Edward A. Neloy
Edward Albert "Eddie" Neloy (May 15, 1924 - May 25, 1971) was an American Thoroughbred racehorse trainer. At age fourteen, he began working at a racetrack then joined the United States Army during World War II. During the intense action in the Italian Campaign following Operation Shingle, Neloy was seriously wounded in Anzio and lost an eye.
When the war ended, Neloy returned to work in the horse racing industry and as a trainer in 1945 won the first race of a successful career that lasted until his death in 1971. In the mid-1950s he trained for Maine Chance Farm and in 1964 was voted the National Turf Writers Trainer of the Year following an outstanding season that included Gedney Farms' outstanding colt, Gun Bow.
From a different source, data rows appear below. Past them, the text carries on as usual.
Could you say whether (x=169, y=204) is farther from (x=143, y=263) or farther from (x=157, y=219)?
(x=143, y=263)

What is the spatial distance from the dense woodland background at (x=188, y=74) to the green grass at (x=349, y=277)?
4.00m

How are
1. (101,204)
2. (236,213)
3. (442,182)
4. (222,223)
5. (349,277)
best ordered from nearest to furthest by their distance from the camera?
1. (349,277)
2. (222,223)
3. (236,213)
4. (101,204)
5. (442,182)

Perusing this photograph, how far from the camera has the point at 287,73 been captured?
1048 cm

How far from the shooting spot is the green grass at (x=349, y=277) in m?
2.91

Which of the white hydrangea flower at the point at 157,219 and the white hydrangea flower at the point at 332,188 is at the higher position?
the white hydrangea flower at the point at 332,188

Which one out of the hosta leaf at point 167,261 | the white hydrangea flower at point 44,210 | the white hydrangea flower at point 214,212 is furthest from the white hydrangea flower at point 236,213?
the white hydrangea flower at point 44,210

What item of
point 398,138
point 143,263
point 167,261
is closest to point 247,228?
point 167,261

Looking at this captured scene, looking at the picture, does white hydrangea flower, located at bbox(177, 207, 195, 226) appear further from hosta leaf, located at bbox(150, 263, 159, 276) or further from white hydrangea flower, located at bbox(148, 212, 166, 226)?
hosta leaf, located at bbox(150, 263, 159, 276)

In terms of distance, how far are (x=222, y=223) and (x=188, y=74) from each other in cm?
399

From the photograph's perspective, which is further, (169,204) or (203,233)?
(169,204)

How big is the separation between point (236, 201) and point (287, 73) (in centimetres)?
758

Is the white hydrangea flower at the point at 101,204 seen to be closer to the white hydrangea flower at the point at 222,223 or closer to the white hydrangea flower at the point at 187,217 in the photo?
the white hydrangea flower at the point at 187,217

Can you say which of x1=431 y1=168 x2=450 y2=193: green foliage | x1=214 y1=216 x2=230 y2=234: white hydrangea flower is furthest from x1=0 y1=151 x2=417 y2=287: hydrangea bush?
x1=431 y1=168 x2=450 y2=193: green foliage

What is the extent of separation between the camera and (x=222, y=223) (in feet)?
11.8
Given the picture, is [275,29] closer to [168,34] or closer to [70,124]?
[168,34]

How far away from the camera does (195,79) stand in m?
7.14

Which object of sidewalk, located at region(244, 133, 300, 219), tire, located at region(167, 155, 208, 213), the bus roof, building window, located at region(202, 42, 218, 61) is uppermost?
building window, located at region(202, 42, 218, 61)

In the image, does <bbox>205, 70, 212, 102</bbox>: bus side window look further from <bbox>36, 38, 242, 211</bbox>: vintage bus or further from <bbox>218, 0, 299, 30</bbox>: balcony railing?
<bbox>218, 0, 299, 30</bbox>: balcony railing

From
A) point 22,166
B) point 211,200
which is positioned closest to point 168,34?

In 1966, Eddie Neloy was chosen by the Phipps family to replace the retiring Bill Winfrey as their head trainer. Neloy was responsible for conditioning the horses of Gladys Mills Phipps' Wheatley Stable, those of her son, Ogden Phipps, and her grandson, Dinny Phipps. In his first year, Neloy met with outstanding success, including winning thirteen straight races with Buckpasser who was voted American Horse of the Year honors. During the five years he was with the Phipps family until his death in 1971, Neloy would be the U.S. leading money-winning trainer for 1966 through 1968 and the trainer of five Champions.
Eddie Neloy died suddenly of a heart attack in 1971. His accomplishments in Thoroughbred racing were recognized in 1983 when he was posthumously inducted in the United States' National Museum of Racing and Hall of Fame.